### PROBLEM STATEMENT
Retype the data below exactly, skipping pictures.

### DATASET EXCERPT
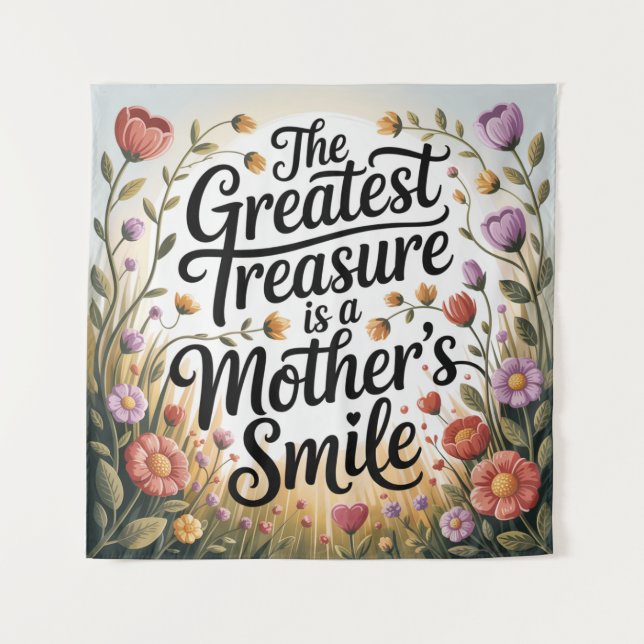 Tapiz The Greatest Treasure Is A Mother's Smile (Anverso)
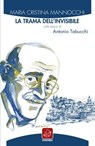 La trama dell'invisibile. Sulle tracce di Antonio Tabucchi - Maria Cristina Mannocchi - 9788868819859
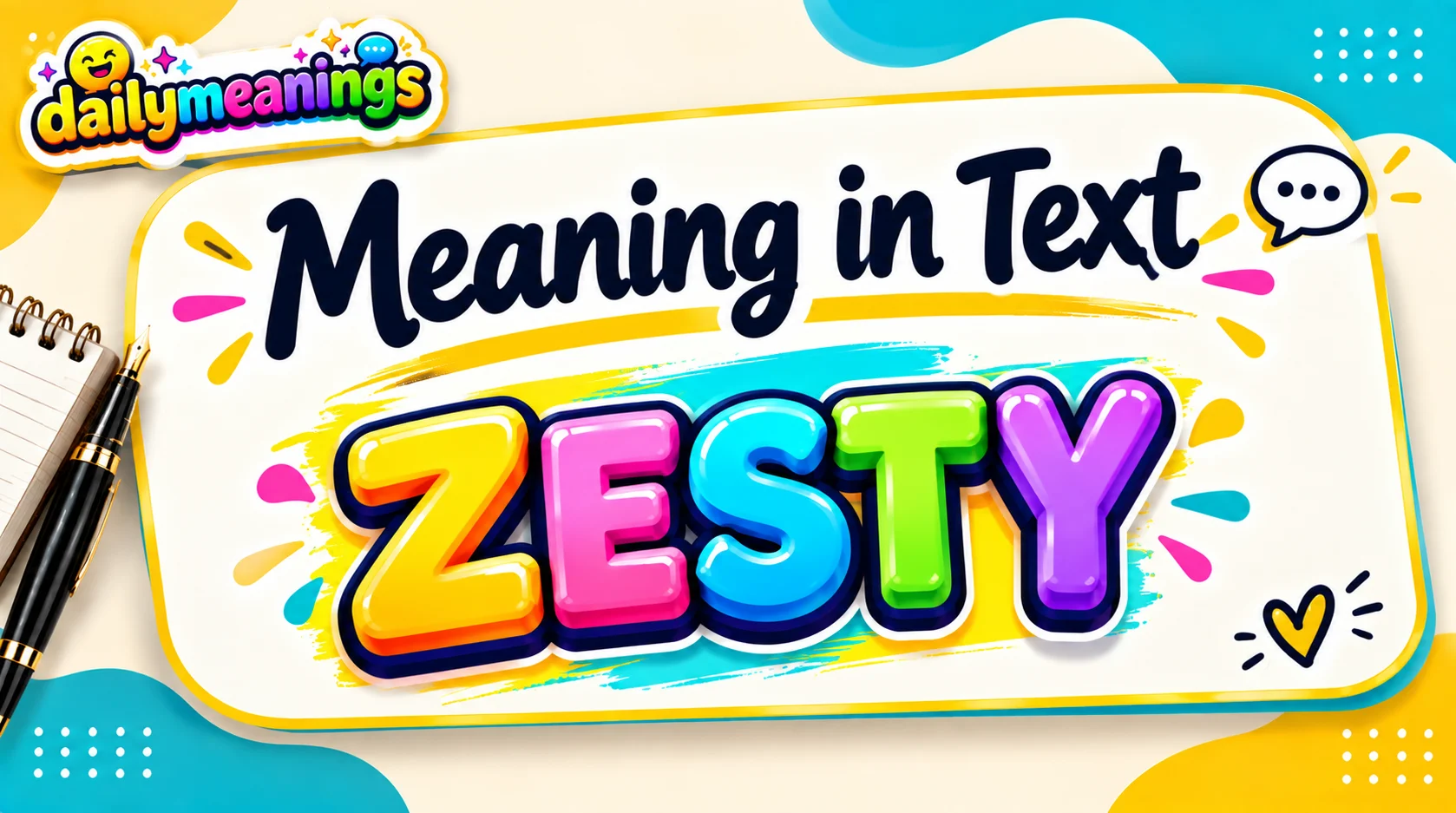 Zesty Meaning Slang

### PROBLEM SOLUTION
 Tapiz The Greatest Treasure Is A Mother's Smile (Anverso)
 La trama dell'invisibile. Sulle tracce di Antonio Tabucchi - Maria Cristina Mannocchi - 9788868819859
 Zesty Meaning Slang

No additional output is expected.